# [EXTRACTED TEXT]
## Start
Tag: Love

The Love to Lead…

Love has multiple meanings. Mostly, love is associated with feelings. When couples first marry, the feelings experienced are associated with their idea of love. Sadly, when those feelings change they begin to think they no longer love the other person.

Biblically, love is intentional, seeking the highest good for the other person. When leaders are self-directed, it is generally because of selfish motives. Again, this is not love.

Love gives without expecting to receive something in return.
Love seeks opportunity to serve in all situations.
Love desires the best for others, even at the cost of personal comfort.

Let us always lead out of love and know the power it brings to leadership.

Observant Leaders…

Consider the power of observation.

Alert: When leaders are alert they quickly notice anything unusual or potentially dangerous. The spiritual battle requires alert leaders.

Watchful: Followers need leaders who are carefully watch over the lives entrusted to their care. Observant leaders are watchful. 

Aware: Leaders demonstrate awareness when they possess knowledge or perception of a situation or fact.

Attentive: Leaders must observe every detail.

Other ideas could be used, but the basis for success is found in being observant. Observant leadership is not easy. It requires diligence, time, patience, and great love.

Leading by Love…

Leaders must exercise caution when it comes to their influence when leading others.

When our conversations focus on “me, myself, and I,” we need to evaluate who we promote.

Spiritual leadership turns its attention to the good of others, even at the expense of self.

Jesus taught about the powerful nature of love. The lesson is that all people will know we are His disciples when we have love for one another. If our words and actions promote self, then we teach a different lesson.

Leadership may be challenged by this battle, but love wins every time.
## End
# [EXERCISE PROMPT]
From the text on love and leadership, write out word for word the passage that begins at the words "Alert: When leaders" and stops after "situation or fact.".

# [DATA BLOCK]
## Start
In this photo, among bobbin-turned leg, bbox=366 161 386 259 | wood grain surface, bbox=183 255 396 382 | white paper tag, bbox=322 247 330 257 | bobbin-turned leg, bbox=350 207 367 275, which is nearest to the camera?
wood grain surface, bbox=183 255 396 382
## End
# [FINAL RESULT]
Alert: When leaders are alert they quickly notice anything unusual or potentially dangerous. The spiritual battle requires alert leaders.

Watchful: Followers need leaders who are carefully watch over the lives entrusted to their care. Observant leaders are watchful. 

Aware: Leaders demonstrate awareness when they possess knowledge or perception of a situation or fact.